Scraped caption text data
┄┄┄┄┄┄┄┄┄┄
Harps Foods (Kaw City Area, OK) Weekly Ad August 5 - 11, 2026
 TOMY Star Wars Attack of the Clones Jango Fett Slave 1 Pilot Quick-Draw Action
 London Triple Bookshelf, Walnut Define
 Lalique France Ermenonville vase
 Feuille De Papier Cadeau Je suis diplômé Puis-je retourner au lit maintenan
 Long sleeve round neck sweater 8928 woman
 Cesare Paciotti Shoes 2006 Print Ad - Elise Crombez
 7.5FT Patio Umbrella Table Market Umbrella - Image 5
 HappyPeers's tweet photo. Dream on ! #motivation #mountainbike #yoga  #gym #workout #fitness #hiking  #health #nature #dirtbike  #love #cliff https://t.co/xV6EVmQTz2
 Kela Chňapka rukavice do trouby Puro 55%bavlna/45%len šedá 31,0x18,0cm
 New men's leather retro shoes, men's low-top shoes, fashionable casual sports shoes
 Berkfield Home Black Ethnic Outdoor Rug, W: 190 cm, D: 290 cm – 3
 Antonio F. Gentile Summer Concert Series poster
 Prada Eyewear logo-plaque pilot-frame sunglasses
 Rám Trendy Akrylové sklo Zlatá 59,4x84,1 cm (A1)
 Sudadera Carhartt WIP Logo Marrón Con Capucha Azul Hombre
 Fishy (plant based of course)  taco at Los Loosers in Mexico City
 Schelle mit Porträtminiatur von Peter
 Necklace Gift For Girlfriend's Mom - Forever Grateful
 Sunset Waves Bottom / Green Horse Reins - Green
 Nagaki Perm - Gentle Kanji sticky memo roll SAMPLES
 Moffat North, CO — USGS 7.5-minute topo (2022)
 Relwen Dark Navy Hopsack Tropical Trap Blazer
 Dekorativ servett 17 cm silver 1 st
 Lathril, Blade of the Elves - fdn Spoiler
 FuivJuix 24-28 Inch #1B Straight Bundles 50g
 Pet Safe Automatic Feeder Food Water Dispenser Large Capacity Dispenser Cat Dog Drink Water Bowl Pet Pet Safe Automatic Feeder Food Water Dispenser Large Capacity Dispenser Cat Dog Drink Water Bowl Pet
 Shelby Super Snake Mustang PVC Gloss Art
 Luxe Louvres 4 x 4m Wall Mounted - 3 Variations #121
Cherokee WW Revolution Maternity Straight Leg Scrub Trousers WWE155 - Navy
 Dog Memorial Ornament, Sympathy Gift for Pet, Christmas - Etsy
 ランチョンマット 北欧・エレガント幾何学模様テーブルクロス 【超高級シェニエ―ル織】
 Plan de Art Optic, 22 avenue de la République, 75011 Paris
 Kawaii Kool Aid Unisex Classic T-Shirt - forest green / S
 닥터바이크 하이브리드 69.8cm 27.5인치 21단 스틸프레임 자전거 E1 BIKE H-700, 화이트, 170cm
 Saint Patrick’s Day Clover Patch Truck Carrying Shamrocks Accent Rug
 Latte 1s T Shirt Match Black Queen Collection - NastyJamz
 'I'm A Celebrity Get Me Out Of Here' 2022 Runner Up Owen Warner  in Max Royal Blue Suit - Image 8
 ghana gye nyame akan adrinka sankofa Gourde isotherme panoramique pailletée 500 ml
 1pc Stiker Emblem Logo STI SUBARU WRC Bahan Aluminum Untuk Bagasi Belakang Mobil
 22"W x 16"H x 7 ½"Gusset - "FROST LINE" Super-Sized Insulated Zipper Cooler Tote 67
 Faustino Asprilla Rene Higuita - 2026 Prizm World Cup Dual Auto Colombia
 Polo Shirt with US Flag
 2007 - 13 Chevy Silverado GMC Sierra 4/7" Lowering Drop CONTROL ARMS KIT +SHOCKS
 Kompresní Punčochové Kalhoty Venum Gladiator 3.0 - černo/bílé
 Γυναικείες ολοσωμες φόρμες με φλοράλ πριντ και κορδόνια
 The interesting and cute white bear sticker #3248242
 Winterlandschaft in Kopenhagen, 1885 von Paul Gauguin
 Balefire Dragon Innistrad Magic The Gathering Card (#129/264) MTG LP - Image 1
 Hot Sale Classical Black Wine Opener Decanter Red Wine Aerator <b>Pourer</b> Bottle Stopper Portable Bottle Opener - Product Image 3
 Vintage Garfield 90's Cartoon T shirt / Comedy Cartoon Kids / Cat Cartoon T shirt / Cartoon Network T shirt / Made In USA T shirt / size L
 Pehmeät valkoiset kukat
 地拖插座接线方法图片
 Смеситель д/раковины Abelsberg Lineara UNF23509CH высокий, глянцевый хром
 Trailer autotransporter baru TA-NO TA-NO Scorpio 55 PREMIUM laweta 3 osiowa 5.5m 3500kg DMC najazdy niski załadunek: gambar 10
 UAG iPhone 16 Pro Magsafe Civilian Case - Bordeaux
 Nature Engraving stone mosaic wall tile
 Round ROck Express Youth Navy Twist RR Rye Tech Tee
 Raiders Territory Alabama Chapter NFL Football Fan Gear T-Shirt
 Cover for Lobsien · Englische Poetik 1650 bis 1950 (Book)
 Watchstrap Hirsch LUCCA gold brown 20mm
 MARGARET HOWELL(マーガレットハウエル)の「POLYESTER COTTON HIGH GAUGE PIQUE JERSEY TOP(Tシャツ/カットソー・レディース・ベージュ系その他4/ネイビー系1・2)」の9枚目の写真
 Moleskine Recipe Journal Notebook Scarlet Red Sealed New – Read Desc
┄┄┄┄┄┄┄┄┄┄
* [TASK PROMPT] Above are some lines. Repeat exactly, and only, those from the line that has "Fishy (plant based" through the line that has "Nagaki Perm - Gentle".

* [EXERCISE ANSWER]
 Fishy (plant based of course)  taco at Los Loosers in Mexico City
 Schelle mit Porträtminiatur von Peter
 Necklace Gift For Girlfriend's Mom - Forever Grateful
 Sunset Waves Bottom / Green Horse Reins - Green
 Nagaki Perm - Gentle Kanji sticky memo roll SAMPLES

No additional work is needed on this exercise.